A mental giant in a teen frame


Try to forget what you think you already know about Elvis Smylie.

That he had an albatross and an eagle today at Concord en route to a 64 and a title shot in the Golf Challenge New South Wales Open tomorrow.

That after near cyclonic conditions affected his opening-round 75 at TPS Victoria – as an amateur – two months ago, the lithe left-hander has averaged 67.25 strokes in 12 subsequent rounds on the ISPS Handa PGA Tour of Australasia.

And that included in those rounds are a pair of 72s en route to a missed cut in his home state at Pelican Waters a fortnight ago.

No, try to think of him in light of a response he offered to a post-round question today after his extraordinary scoring power was exemplified in a day’s low seven-under round that featured seven pars (!!) to start, two subsequent bogeys and four (!!) three-putts.

And as you do that, keep in mind he is 18 and playing his third event as a professional and that it was said with not a hint of arrogance.

“For sure, (my knowledge of my scoring power) is a mental weapon,” Smylie said.

“Right now, my main focus is being the best mental golfer out there.

“My game’s great, it’s always going to be great.
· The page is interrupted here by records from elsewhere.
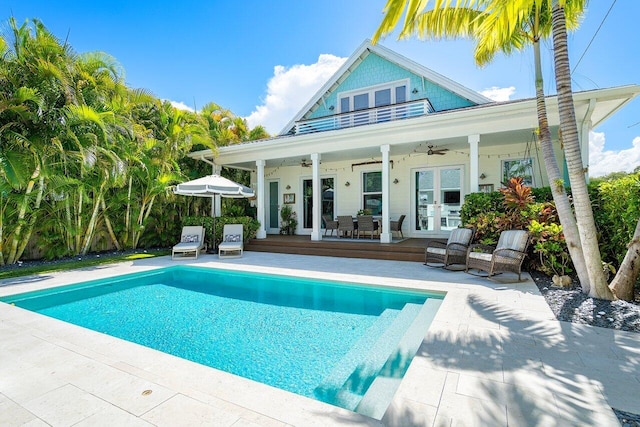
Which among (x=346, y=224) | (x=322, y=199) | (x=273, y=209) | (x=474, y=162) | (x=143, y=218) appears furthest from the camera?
(x=273, y=209)

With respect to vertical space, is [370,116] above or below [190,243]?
above

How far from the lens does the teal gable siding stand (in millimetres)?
12070

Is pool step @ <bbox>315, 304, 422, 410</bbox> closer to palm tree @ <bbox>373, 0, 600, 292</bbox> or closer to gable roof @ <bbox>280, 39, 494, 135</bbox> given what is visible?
palm tree @ <bbox>373, 0, 600, 292</bbox>

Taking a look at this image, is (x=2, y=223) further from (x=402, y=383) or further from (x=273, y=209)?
(x=402, y=383)

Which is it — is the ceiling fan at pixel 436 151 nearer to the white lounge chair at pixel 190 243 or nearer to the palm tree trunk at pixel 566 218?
the palm tree trunk at pixel 566 218

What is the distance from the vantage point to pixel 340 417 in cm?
220

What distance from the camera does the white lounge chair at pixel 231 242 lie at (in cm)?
1007

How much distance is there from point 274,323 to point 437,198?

It’s just what’s going on upstairs is the most important thing and I have that working the majority of time and when I’m playing golf well, it’s probably the best.
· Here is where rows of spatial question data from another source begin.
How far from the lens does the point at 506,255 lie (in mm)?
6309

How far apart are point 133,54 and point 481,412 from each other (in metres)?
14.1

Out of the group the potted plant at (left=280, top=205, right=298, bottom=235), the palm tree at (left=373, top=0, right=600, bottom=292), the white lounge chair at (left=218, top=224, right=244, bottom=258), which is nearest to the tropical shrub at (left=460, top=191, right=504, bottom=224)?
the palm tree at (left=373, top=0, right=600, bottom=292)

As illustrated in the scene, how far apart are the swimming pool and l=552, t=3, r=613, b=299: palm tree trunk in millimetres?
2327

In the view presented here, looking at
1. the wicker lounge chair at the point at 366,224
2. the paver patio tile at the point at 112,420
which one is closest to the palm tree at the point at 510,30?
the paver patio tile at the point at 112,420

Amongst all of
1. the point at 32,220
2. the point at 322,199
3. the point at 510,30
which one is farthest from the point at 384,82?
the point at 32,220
“It’s great to have that tool in the bag and be able to switch it on when I need to go low.”

Yep, 18 years old.

And with four rounds of 65 or better in his first full two months on the Australian professional scene, Smylie is golf’s Superman in the making.

Not only because of his scoring power, but the way he goes from a warm and mild-mannered Clark Kent type off course to an impenetrable and blinkered force of nature on it.

“I try not to show any emotion (out there) and to keep a poker face all day,” Smylie said. 

“I try to have no reaction, whether (I score) an albatross or a double.

“It’s an awesome feeling to have.”

Smylie said he never gets caught up in a good score on the course, preferring to think that it’s “an end-product of all the good work I do in my routine and process”.

But then that 18-year-old grin breaks out when asked about his love of the low score at the end of the day …

“Oh yeah, it’s always nice to go into the scoring hut and see all the circles.”